Casey D. Morrow, PhD, and colleagues at the University of Alabama at Birmingham previously developed a microbiome “fingerprint” method called WSS that identifies single strains of particular gut bacteria, through analysis of metagenomics data from fecal samples, according to a news release.
They have shown that particular strains in adults tend to remain stable over time, unless perturbed by events like antibiotics or obesity surgery. They also saw that a donor fecal transplant strain given to treat drug-resistant Clostridium difficile infections persisted in the recipient for as long as two years after the transplant.
Morrow and Hyunmin Koo, PhD, refined the fingerprint method to include looking for single-nucleotide variants in KEGG metabolic pathways of a particular strain. These variants can identify sub-strains of a single strain identified by WSS. To look at sub-strains of a Bacteroides vulgatus strain, for example, Morrow and Koo examined 23 different KEGG metabolic pathways present in those bacteria.

[What you need to do] Continue the passage on identifying gut bacteria strains, starting right after its final sentence.

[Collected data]
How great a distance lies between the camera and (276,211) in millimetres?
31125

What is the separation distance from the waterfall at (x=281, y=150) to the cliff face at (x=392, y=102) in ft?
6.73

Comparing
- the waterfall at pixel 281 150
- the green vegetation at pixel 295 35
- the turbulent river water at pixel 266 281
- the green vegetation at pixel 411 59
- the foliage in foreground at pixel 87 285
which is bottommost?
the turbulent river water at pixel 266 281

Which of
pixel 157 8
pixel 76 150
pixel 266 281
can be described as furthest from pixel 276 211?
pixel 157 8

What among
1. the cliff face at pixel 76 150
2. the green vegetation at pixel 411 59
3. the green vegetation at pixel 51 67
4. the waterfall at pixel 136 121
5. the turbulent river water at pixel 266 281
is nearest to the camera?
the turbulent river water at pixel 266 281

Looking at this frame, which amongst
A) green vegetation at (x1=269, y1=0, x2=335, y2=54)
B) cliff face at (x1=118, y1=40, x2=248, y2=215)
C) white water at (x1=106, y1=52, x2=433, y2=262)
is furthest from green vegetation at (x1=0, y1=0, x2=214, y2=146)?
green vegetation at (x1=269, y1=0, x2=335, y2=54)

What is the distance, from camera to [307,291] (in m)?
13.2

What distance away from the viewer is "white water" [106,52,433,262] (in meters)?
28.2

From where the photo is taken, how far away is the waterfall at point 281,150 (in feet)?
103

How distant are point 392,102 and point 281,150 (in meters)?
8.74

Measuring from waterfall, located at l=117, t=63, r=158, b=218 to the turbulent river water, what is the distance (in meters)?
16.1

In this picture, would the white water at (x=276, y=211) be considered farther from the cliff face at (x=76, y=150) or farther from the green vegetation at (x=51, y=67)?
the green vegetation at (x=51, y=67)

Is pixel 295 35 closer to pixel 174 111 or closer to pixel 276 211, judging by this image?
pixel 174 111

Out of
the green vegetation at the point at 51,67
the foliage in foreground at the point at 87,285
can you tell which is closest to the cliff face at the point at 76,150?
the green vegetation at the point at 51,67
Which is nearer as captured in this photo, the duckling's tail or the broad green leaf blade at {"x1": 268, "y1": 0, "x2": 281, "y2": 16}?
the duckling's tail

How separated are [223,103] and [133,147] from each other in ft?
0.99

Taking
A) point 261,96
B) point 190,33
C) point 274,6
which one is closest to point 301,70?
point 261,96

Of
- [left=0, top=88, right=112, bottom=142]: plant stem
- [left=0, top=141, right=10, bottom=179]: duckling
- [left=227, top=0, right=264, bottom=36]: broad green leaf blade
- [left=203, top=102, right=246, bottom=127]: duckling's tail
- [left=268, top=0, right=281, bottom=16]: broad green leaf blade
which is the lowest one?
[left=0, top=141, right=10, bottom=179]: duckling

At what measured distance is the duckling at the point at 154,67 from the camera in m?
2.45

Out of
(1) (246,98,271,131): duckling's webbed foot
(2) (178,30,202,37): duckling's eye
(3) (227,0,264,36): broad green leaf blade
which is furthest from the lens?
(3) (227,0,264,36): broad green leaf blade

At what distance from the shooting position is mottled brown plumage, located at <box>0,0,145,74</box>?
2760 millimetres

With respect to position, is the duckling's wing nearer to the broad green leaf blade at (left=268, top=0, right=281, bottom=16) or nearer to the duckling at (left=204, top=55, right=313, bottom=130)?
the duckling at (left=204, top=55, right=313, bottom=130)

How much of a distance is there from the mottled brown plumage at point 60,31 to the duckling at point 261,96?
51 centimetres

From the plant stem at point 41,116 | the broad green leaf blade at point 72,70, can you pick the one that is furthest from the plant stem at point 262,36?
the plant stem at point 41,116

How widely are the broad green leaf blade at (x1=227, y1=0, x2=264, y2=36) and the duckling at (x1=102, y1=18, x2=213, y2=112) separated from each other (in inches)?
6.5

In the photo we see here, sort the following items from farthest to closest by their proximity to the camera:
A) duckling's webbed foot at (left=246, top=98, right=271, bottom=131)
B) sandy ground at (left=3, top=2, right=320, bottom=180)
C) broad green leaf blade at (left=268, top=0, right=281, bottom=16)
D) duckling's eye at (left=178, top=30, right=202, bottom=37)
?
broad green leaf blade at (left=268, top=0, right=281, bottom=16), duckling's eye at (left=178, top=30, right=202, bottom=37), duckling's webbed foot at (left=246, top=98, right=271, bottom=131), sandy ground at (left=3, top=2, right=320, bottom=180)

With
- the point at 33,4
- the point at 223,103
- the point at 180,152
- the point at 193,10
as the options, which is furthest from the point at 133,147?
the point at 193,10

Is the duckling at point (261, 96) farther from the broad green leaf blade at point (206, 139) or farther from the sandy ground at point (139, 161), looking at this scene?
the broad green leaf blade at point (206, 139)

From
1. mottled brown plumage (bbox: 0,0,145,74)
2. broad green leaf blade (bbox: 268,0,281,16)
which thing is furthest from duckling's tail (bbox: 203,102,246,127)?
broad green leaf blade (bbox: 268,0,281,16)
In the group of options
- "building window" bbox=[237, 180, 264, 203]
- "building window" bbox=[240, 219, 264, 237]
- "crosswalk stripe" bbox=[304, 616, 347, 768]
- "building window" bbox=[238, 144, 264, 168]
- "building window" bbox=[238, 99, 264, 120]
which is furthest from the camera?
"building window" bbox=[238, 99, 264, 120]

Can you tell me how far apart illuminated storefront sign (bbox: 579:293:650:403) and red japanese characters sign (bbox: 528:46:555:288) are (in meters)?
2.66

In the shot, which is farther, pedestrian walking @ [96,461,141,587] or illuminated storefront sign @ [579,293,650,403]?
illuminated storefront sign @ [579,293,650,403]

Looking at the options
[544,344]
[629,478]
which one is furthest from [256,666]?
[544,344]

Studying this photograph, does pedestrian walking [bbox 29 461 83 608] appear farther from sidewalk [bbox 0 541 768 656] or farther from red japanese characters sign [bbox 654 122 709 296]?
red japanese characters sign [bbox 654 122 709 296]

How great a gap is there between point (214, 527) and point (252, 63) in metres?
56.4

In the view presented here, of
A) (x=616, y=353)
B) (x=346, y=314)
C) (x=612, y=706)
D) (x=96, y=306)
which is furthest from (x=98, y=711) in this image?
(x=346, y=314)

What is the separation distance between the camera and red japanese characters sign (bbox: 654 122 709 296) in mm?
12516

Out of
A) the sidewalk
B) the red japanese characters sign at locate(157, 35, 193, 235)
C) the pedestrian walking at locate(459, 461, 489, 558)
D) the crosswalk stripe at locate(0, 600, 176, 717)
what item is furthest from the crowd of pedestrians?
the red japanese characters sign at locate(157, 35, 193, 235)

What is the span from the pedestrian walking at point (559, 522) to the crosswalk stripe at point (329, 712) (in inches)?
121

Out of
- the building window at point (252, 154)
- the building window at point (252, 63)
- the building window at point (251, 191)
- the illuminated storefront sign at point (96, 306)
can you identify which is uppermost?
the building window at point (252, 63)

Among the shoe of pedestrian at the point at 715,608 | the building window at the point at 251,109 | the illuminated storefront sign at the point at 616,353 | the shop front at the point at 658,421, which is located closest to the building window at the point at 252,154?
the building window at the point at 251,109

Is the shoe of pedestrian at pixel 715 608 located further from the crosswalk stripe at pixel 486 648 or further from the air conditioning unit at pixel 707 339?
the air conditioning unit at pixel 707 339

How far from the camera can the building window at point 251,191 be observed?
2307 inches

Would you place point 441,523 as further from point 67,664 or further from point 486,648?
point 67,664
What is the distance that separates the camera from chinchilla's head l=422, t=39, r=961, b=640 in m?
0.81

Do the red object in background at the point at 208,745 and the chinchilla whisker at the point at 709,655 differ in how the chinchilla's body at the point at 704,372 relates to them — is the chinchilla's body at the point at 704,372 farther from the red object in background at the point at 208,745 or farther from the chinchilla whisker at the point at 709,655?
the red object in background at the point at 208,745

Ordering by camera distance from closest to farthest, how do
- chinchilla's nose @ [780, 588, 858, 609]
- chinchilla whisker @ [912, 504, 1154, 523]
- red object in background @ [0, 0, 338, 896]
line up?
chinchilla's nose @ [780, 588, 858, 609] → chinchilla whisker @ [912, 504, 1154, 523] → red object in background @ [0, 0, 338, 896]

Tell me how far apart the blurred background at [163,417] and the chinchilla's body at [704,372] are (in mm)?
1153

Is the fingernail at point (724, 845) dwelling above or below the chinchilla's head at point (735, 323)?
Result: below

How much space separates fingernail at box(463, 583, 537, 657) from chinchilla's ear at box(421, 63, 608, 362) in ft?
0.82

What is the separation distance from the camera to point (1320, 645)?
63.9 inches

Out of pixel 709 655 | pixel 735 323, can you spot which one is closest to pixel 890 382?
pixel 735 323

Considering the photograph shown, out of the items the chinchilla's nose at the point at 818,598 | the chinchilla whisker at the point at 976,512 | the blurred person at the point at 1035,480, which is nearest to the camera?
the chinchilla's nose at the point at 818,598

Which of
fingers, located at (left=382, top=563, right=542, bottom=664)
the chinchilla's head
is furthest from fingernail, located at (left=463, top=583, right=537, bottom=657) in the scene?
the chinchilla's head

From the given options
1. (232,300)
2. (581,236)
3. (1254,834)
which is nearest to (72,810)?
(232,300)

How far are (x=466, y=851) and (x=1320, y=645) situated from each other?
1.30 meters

[Task output]
They have now applied this magnified analysis to monitor changes in sub-strains over shorter periods of time, days, or weeks, in two key gut bacteria — B. vulgatus and Bacteroides uniformis. Comparing a small number of healthy individuals and hospitalized COVID-19 patients, they see a difference in sub-strain dynamics that they say foreshadows a slowing down of the intrinsic rates of strain variation in the sick patients. This slowing could eventually lead to a dysbiosis in the microbial strain community that may portend a shift in the dominant strains of the gut microbiome.
Both of the Bacteroides species are found in high abundance in the gut flora, and they may be keystone species, organisms that help define an entire ecosystem.
Koo and Morrow’s study, “Early indicators of microbial strain dysbiosis in the human gastrointestinal microbial community of certain healthy humans and hospitalized COVID‑19 patients,” is published in the journal Scientific Reports.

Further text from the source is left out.